* **Exercise aim**
Go through the entries below and print each one exactly.

* **Given data**
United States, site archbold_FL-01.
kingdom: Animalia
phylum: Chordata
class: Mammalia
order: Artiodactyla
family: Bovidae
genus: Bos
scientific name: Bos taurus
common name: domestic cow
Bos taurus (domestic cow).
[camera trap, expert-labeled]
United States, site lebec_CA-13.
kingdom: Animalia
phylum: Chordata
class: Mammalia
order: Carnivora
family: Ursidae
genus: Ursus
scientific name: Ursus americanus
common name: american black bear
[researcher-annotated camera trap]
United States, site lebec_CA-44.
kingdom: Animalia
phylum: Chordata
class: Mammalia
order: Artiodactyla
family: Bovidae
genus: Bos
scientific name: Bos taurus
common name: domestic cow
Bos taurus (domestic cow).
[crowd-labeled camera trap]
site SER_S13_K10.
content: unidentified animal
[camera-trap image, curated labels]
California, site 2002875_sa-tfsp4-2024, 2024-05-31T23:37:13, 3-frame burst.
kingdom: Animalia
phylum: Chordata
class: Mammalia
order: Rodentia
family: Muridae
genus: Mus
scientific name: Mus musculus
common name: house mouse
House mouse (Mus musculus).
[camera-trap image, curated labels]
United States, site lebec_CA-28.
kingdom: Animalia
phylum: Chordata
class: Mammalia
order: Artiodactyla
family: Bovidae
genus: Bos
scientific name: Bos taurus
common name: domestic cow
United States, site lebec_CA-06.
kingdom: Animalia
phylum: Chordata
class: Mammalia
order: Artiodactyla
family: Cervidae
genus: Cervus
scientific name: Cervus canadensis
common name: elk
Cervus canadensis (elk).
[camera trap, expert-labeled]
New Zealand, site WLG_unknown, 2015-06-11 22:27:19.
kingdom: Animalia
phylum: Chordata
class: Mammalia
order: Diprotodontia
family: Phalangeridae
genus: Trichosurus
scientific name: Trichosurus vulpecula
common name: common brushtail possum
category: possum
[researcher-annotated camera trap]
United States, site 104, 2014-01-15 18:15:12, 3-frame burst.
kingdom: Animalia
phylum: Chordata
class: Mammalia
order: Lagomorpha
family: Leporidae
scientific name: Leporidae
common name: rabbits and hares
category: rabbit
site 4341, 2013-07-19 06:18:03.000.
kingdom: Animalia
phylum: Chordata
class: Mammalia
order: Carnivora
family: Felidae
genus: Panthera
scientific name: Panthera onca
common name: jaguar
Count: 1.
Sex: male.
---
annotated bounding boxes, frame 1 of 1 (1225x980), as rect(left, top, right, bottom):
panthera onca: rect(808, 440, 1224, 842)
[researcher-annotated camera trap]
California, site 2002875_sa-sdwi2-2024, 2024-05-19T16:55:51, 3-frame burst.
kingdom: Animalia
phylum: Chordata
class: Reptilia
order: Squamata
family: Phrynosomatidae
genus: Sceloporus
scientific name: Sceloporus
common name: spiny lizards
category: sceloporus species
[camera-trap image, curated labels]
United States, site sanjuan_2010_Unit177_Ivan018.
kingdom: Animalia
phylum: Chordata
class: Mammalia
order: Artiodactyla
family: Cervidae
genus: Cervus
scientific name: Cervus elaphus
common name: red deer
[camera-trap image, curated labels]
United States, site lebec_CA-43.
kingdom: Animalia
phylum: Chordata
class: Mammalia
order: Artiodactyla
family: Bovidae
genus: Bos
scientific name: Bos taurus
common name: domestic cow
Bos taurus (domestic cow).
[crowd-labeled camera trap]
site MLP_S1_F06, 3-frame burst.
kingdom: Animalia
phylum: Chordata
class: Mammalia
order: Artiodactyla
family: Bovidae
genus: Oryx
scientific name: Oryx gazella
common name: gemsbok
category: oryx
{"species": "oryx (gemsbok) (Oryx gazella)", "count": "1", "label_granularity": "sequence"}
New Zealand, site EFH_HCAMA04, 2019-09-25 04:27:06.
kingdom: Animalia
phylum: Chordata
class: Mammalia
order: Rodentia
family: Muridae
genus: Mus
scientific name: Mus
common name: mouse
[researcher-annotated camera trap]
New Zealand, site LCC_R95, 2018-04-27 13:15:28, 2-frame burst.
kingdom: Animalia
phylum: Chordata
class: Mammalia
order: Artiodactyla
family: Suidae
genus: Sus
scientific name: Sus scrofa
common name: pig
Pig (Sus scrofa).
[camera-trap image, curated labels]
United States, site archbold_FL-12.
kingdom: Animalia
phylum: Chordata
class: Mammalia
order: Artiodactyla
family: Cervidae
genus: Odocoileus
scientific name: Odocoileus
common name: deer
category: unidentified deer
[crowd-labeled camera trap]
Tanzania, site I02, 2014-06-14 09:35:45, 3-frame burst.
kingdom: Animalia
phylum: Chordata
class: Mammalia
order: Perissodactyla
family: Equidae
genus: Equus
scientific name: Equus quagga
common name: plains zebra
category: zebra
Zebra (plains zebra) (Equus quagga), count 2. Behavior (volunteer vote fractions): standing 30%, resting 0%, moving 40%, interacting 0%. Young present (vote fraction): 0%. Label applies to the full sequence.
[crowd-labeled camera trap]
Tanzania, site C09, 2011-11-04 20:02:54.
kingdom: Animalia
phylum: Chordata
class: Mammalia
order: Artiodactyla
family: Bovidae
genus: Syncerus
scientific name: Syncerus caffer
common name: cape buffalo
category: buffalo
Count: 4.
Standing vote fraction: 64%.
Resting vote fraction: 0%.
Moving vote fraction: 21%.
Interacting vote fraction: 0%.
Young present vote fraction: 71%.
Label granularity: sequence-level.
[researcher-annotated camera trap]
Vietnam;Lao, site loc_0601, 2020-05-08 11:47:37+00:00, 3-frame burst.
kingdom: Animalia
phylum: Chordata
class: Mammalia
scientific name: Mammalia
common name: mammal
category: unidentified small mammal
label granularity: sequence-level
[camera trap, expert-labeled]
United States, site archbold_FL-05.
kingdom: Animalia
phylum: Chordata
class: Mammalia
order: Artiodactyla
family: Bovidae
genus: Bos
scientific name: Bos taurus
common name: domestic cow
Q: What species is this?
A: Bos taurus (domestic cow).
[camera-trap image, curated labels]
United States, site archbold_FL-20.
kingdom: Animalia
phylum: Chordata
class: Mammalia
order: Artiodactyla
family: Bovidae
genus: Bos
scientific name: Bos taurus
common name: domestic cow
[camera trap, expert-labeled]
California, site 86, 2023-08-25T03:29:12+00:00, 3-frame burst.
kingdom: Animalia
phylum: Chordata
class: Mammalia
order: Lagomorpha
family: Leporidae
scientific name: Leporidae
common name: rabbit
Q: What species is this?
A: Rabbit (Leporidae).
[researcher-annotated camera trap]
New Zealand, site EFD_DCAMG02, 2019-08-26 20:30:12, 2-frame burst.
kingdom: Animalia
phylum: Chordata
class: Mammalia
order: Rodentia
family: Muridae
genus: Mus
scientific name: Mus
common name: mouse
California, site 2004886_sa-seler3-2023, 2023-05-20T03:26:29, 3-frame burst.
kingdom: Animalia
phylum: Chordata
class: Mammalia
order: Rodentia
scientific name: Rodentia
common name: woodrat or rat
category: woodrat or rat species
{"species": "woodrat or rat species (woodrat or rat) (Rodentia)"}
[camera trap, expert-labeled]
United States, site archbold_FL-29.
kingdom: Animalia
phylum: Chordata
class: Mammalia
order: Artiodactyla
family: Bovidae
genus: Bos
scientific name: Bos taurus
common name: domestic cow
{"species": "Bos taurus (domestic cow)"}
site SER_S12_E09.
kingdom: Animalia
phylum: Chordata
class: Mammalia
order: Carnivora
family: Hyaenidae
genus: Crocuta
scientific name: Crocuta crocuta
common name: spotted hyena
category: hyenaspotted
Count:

* **Exercise response**
United States, site archbold_FL-01.
kingdom: Animalia
phylum: Chordata
class: Mammalia
order: Artiodactyla
family: Bovidae
genus: Bos
scientific name: Bos taurus
common name: domestic cow
Bos taurus (domestic cow).
[camera trap, expert-labeled]
United States, site lebec_CA-13.
kingdom: Animalia
phylum: Chordata
class: Mammalia
order: Carnivora
family: Ursidae
genus: Ursus
scientific name: Ursus americanus
common name: american black bear
[researcher-annotated camera trap]
United States, site lebec_CA-44.
kingdom: Animalia
phylum: Chordata
class: Mammalia
order: Artiodactyla
family: Bovidae
genus: Bos
scientific name: Bos taurus
common name: domestic cow
Bos taurus (domestic cow).
[crowd-labeled camera trap]
site SER_S13_K10.
content: unidentified animal
[camera-trap image, curated labels]
California, site 2002875_sa-tfsp4-2024, 2024-05-31T23:37:13, 3-frame burst.
kingdom: Animalia
phylum: Chordata
class: Mammalia
order: Rodentia
family: Muridae
genus: Mus
scientific name: Mus musculus
common name: house mouse
House mouse (Mus musculus).
[camera-trap image, curated labels]
United States, site lebec_CA-28.
kingdom: Animalia
phylum: Chordata
class: Mammalia
order: Artiodactyla
family: Bovidae
genus: Bos
scientific name: Bos taurus
common name: domestic cow
United States, site lebec_CA-06.
kingdom: Animalia
phylum: Chordata
class: Mammalia
order: Artiodactyla
family: Cervidae
genus: Cervus
scientific name: Cervus canadensis
common name: elk
Cervus canadensis (elk).
[camera trap, expert-labeled]
New Zealand, site WLG_unknown, 2015-06-11 22:27:19.
kingdom: Animalia
phylum: Chordata
class: Mammalia
order: Diprotodontia
family: Phalangeridae
genus: Trichosurus
scientific name: Trichosurus vulpecula
common name: common brushtail possum
category: possum
[researcher-annotated camera trap]
United States, site 104, 2014-01-15 18:15:12, 3-frame burst.
kingdom: Animalia
phylum: Chordata
class: Mammalia
order: Lagomorpha
family: Leporidae
scientific name: Leporidae
common name: rabbits and hares
category: rabbit
site 4341, 2013-07-19 06:18:03.000.
kingdom: Animalia
phylum: Chordata
class: Mammalia
order: Carnivora
family: Felidae
genus: Panthera
scientific name: Panthera onca
common name: jaguar
Count: 1.
Sex: male.
---
annotated bounding boxes, frame 1 of 1 (1225x980), as rect(left, top, right, bottom):
panthera onca: rect(808, 440, 1224, 842)
[researcher-annotated camera trap]
California, site 2002875_sa-sdwi2-2024, 2024-05-19T16:55:51, 3-frame burst.
kingdom: Animalia
phylum: Chordata
class: Reptilia
order: Squamata
family: Phrynosomatidae
genus: Sceloporus
scientific name: Sceloporus
common name: spiny lizards
category: sceloporus species
[camera-trap image, curated labels]
United States, site sanjuan_2010_Unit177_Ivan018.
kingdom: Animalia
phylum: Chordata
class: Mammalia
order: Artiodactyla
family: Cervidae
genus: Cervus
scientific name: Cervus elaphus
common name: red deer
[camera-trap image, curated labels]
United States, site lebec_CA-43.
kingdom: Animalia
phylum: Chordata
class: Mammalia
order: Artiodactyla
family: Bovidae
genus: Bos
scientific name: Bos taurus
common name: domestic cow
Bos taurus (domestic cow).
[crowd-labeled camera trap]
site MLP_S1_F06, 3-frame burst.
kingdom: Animalia
phylum: Chordata
class: Mammalia
order: Artiodactyla
family: Bovidae
genus: Oryx
scientific name: Oryx gazella
common name: gemsbok
category: oryx
{"species": "oryx (gemsbok) (Oryx gazella)", "count": "1", "label_granularity": "sequence"}
New Zealand, site EFH_HCAMA04, 2019-09-25 04:27:06.
kingdom: Animalia
phylum: Chordata
class: Mammalia
order: Rodentia
family: Muridae
genus: Mus
scientific name: Mus
common name: mouse
[researcher-annotated camera trap]
New Zealand, site LCC_R95, 2018-04-27 13:15:28, 2-frame burst.
kingdom: Animalia
phylum: Chordata
class: Mammalia
order: Artiodactyla
family: Suidae
genus: Sus
scientific name: Sus scrofa
common name: pig
Pig (Sus scrofa).
[camera-trap image, curated labels]
United States, site archbold_FL-12.
kingdom: Animalia
phylum: Chordata
class: Mammalia
order: Artiodactyla
family: Cervidae
genus: Odocoileus
scientific name: Odocoileus
common name: deer
category: unidentified deer
[crowd-labeled camera trap]
Tanzania, site I02, 2014-06-14 09:35:45, 3-frame burst.
kingdom: Animalia
phylum: Chordata
class: Mammalia
order: Perissodactyla
family: Equidae
genus: Equus
scientific name: Equus quagga
common name: plains zebra
category: zebra
Zebra (plains zebra) (Equus quagga), count 2. Behavior (volunteer vote fractions): standing 30%, resting 0%, moving 40%, interacting 0%. Young present (vote fraction): 0%. Label applies to the full sequence.
[crowd-labeled camera trap]
Tanzania, site C09, 2011-11-04 20:02:54.
kingdom: Animalia
phylum: Chordata
class: Mammalia
order: Artiodactyla
family: Bovidae
genus: Syncerus
scientific name: Syncerus caffer
common name: cape buffalo
category: buffalo
Count: 4.
Standing vote fraction: 64%.
Resting vote fraction: 0%.
Moving vote fraction: 21%.
Interacting vote fraction: 0%.
Young present vote fraction: 71%.
Label granularity: sequence-level.
[researcher-annotated camera trap]
Vietnam;Lao, site loc_0601, 2020-05-08 11:47:37+00:00, 3-frame burst.
kingdom: Animalia
phylum: Chordata
class: Mammalia
scientific name: Mammalia
common name: mammal
category: unidentified small mammal
label granularity: sequence-level
[camera trap, expert-labeled]
United States, site archbold_FL-05.
kingdom: Animalia
phylum: Chordata
class: Mammalia
order: Artiodactyla
family: Bovidae
genus: Bos
scientific name: Bos taurus
common name: domestic cow
Q: What species is this?
A: Bos taurus (domestic cow).
[camera-trap image, curated labels]
United States, site archbold_FL-20.
kingdom: Animalia
phylum: Chordata
class: Mammalia
order: Artiodactyla
family: Bovidae
genus: Bos
scientific name: Bos taurus
common name: domestic cow
[camera trap, expert-labeled]
California, site 86, 2023-08-25T03:29:12+00:00, 3-frame burst.
kingdom: Animalia
phylum: Chordata
class: Mammalia
order: Lagomorpha
family: Leporidae
scientific name: Leporidae
common name: rabbit
Q: What species is this?
A: Rabbit (Leporidae).
[researcher-annotated camera trap]
New Zealand, site EFD_DCAMG02, 2019-08-26 20:30:12, 2-frame burst.
kingdom: Animalia
phylum: Chordata
class: Mammalia
order: Rodentia
family: Muridae
genus: Mus
scientific name: Mus
common name: mouse
California, site 2004886_sa-seler3-2023, 2023-05-20T03:26:29, 3-frame burst.
kingdom: Animalia
phylum: Chordata
class: Mammalia
order: Rodentia
scientific name: Rodentia
common name: woodrat or rat
category: woodrat or rat species
{"species": "woodrat or rat species (woodrat or rat) (Rodentia)"}
[camera trap, expert-labeled]
United States, site archbold_FL-29.
kingdom: Animalia
phylum: Chordata
class: Mammalia
order: Artiodactyla
family: Bovidae
genus: Bos
scientific name: Bos taurus
common name: domestic cow
{"species": "Bos taurus (domestic cow)"}
site SER_S12_E09.
kingdom: Animalia
phylum: Chordata
class: Mammalia
order: Carnivora
family: Hyaenidae
genus: Crocuta
scientific name: Crocuta crocuta
common name: spotted hyena
category: hyenaspotted
Count:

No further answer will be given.